The Monday Night Prayers That Toppled a Wall
In the autumn of 1989, Pastor Christian Fuhrer opened the doors of St. Nicholas Church in Leipzig, East Germany, for Monday evening prayer, just as he had done for seven years. What began in 1982 with a handful of believers had swelled beyond anything he imagined. By October 9th, seventy thousand people filled the streets outside the church, carrying candles and singing hymns — facing down a regime armed with tanks and secret police.
The East German government had seemed as permanent as granite. The Stasi surveilled every whisper. The Berlin Wall stood as an immovable monument to human power. Yet the Psalmist had already written the ending: "The mountains melt like wax before the Lord, before the Lord of all the earth."
Exactly one month after that October prayer gathering, the Wall fell.
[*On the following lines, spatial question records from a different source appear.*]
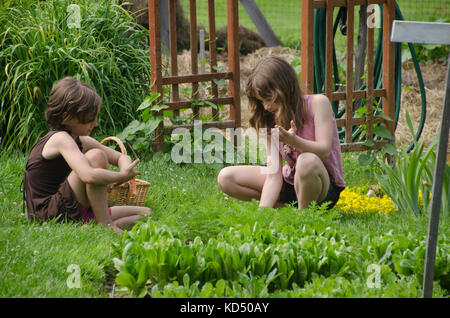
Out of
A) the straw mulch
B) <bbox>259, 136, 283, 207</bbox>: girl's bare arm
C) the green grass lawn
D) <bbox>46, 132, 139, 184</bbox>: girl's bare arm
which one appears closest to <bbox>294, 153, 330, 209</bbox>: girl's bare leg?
<bbox>259, 136, 283, 207</bbox>: girl's bare arm

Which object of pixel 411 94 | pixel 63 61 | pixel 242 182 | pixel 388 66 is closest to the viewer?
pixel 242 182

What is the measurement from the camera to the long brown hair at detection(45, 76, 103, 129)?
11.0ft

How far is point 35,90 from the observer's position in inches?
192

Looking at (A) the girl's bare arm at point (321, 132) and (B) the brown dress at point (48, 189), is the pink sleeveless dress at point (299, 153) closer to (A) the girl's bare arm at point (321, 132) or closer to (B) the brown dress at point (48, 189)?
(A) the girl's bare arm at point (321, 132)

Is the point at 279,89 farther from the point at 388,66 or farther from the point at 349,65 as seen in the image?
Answer: the point at 388,66

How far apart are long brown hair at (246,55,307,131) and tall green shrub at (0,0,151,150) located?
1865mm

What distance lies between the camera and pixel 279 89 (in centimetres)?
332

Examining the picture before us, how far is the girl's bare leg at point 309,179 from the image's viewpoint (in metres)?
3.35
No army breached it. No bomb shattered it. A bureaucrat fumbled an announcement at a press conference, crowds surged to the checkpoints, and the guards simply stepped aside. An empire that had endured for forty years dissolved in a single evening.
Psalm 97 declares that the Most High reigns above all the earth, that righteousness and justice are the foundation of His throne. Pastor Fuhrer and his congregation discovered what the Psalmist already knew — no regime, no ideology, no wall built by human hands can stand when the Almighty decides it is time for it to fall. The Lord reigns. Let the earth be glad.